In the first parts of our series "How to use state machines for your modeling", we have looked at the basics of state machines and graphical modelling (see part 1 and part 2) and discovered the implementation by means of a switch statement.
Now let’s take a look at another approach, which is popular in automata theory: using state transition tables for the specification of state machines. The initial and target states, as well as the events that lead to a transition from the initial to a target state, are listed in a table that the implementation refers to repeatedly.
A one-dimensional state transition table defines one state transition per line. In the simplest case the table contains two columns: one contains all the initial states, the others the respective assigned states.

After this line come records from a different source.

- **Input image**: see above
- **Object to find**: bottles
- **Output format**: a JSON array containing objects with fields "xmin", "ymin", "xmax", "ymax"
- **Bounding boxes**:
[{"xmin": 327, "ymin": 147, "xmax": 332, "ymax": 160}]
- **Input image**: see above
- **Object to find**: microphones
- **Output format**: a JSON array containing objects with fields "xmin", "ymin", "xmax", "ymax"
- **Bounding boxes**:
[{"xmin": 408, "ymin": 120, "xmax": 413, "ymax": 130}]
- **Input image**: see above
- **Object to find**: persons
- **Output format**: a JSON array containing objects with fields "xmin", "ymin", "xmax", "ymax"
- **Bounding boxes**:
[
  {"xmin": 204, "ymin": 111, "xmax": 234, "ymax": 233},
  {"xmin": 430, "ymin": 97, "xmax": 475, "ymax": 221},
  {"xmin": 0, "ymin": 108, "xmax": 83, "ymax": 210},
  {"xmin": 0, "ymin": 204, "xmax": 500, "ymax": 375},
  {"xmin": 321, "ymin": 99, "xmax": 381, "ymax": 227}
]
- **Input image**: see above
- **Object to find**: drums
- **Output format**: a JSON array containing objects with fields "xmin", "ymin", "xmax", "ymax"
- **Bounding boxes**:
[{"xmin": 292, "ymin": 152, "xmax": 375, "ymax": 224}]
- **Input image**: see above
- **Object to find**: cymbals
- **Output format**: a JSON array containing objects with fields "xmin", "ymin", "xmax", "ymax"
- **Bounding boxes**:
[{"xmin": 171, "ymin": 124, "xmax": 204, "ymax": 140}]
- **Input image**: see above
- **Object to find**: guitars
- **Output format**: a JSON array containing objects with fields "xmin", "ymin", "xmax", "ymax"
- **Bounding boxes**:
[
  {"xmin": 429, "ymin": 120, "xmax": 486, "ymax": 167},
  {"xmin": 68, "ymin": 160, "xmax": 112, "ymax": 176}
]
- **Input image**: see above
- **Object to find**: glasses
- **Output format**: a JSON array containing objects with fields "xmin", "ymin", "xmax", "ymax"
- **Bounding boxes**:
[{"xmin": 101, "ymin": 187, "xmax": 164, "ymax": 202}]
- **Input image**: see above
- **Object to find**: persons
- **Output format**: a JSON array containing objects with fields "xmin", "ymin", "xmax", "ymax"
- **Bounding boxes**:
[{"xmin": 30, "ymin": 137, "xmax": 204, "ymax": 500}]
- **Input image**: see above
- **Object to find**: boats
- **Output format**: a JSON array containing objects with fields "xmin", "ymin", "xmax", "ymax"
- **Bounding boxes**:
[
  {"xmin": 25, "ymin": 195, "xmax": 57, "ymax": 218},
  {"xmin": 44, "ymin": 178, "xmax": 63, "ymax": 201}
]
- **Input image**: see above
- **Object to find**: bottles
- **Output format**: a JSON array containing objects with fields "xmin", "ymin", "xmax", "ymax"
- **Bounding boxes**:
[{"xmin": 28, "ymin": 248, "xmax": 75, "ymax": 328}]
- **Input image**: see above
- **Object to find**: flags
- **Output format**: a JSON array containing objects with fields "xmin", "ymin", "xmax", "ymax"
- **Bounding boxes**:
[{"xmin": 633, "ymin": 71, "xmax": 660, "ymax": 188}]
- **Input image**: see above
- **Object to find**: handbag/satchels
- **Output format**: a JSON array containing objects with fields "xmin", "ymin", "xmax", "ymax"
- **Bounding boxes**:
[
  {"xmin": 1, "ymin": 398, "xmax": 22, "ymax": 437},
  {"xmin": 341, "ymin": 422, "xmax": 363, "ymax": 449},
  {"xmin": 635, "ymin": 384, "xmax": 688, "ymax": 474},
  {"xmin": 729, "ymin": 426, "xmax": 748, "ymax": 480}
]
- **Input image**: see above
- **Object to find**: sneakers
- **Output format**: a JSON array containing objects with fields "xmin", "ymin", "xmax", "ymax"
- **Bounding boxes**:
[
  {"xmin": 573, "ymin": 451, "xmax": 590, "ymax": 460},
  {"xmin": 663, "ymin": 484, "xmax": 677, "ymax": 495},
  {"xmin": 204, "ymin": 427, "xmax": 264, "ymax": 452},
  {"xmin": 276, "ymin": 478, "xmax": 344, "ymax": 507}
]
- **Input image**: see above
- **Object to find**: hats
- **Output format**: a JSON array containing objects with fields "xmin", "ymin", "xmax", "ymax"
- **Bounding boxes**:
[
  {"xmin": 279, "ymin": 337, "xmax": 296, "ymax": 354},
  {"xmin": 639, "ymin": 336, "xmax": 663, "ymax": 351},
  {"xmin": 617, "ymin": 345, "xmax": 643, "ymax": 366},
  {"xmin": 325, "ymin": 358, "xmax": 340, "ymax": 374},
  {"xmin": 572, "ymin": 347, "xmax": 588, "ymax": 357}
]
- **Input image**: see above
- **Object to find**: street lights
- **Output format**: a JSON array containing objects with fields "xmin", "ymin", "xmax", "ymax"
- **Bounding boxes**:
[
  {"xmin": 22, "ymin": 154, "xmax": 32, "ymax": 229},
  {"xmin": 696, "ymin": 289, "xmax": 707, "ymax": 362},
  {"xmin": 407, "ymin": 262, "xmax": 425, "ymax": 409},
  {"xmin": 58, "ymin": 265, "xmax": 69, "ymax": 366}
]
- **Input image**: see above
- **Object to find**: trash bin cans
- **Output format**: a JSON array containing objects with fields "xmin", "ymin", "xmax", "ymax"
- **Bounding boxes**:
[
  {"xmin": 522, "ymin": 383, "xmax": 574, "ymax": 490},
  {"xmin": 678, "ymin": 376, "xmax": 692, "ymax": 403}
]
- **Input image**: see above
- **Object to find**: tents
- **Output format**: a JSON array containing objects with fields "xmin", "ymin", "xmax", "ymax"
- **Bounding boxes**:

For a traffic light control it looks like this:
Active state | Next state |
---|---|
Red |
Red-Yellow |
Red-Yellow |
Green |
Green |
Yellow |
Yellow |
Red |
The reality is, of course, more complex: a traffic light should not be rushing through its states in a fraction of a second. Instead it should remain in the current state for a specific time, then change to the next state. This behaviour can be approximated by a slow clock of, say, ten seconds. The state machine looks at the table at every clock pulse, checks what the current state is and changes to the following state.
However, the result would still be very unsatisfactory, because the yellow phases would be much too long and the red and green phases would be much too short. We need different durations in the individual phases. This can be achieved with time-controlled events, as already described. The change from the state Red to Red-Yellow, for example, takes place only after the occurrence of the event 20 s passed.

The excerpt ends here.